>> Start

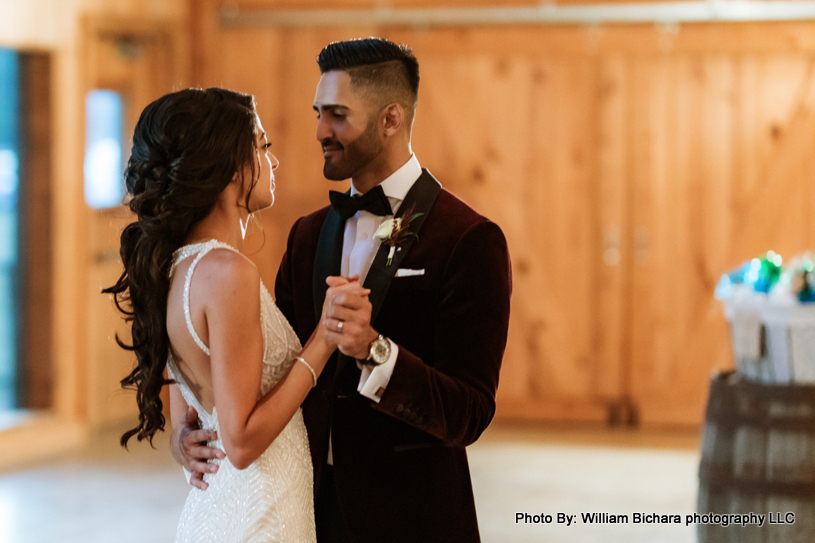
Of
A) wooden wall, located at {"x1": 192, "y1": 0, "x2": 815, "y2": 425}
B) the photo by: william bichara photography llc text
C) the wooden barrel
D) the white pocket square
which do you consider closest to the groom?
the white pocket square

>> End

• **Directive**
Reproduce the entry above word for word, leaving out the picture.

• **Correct response**
Of
A) wooden wall, located at {"x1": 192, "y1": 0, "x2": 815, "y2": 425}
B) the photo by: william bichara photography llc text
C) the wooden barrel
D) the white pocket square
which do you consider closest to the groom?
the white pocket square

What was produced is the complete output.